▶ [Work order]
Give every DataFrame column name used in the code of the pandas forum thread below.

▶ [Page excerpt]

---------------

I've been doing webscraping in Python and hit a problem which broke my script. I usually separate a certain column with str.split()
on -
, which gives me the columns I want and normally just populates everything I don't need with NA (which is fine).
Today I hit an edge case where a player with a hyphen popped up which made this not work. Below is a reproducible example, the data usually has 500 rows so this instance could occur multiple times.
import pandas as pd
df = pd.DataFrame({"score": ["Jump ball: Shai-Gilgeous Alexander vs Jeremiah Robinson-Earl", "0-0"]})
# this doesnt work anymore because of 2 players with a hyphen popped up,
# which makes this return more than the 2 columns i want
df[["scoreAway", "scoreHome"]] = df["score"].str.split(
"-", expand=True
)
error: ValueError: Columns must be same length as key
The solution to me is I need to replace hyphens with spaces, but only on rows that have that score = str.contains("Jump ball:"). So Shai-Gilgeous Alexander
would become Shai Gilgeous Alexander
, and the 0-0 would remain unaffected. But I'm having a hard time finding resources on how to do that.
If anyone has a quick fix or suggestion I'd appreciate it!
CodePudding user response:
Try adding n=1
to the .str.split()
call:
df[["scoreAway", "scoreHome"]] = df["score"].str.split(
"-", expand=True, n=1
)
That will cause it to split on the first -
only.

---------------

▶ [Data block]
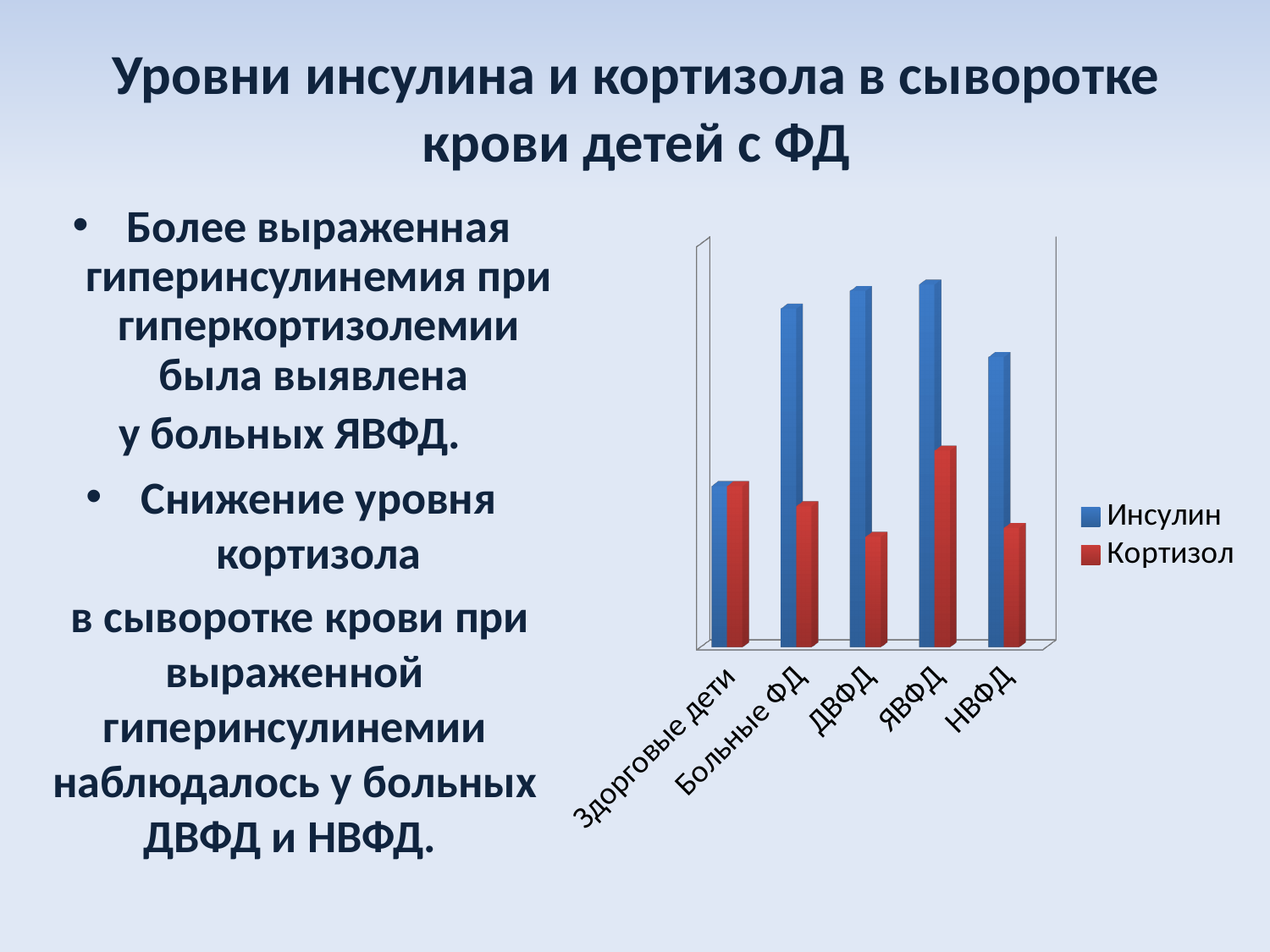
What kind of chart is shown on the slide? bar chart Which has the larger Инсулин value: ЯВФД or Здорговые дети? ЯВФД For ДВФД, which is larger: Инсулин or Кортизол? Инсулин Which category has the highest Кортизол value? ЯВФД Which category has the lowest Инсулин value? Здорговые дети How many series does the chart legend list? 2 Which colour represents the Кортизол series in the chart? red Which has the larger Кортизол value: ЯВФД or Больные ФД? ЯВФД How many categories are shown on the x axis of the chart? 5 What are the two series named in the chart legend? Инсулин and Кортизол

---------------

▶ [Result of this task]
score, scoreAway, scoreHome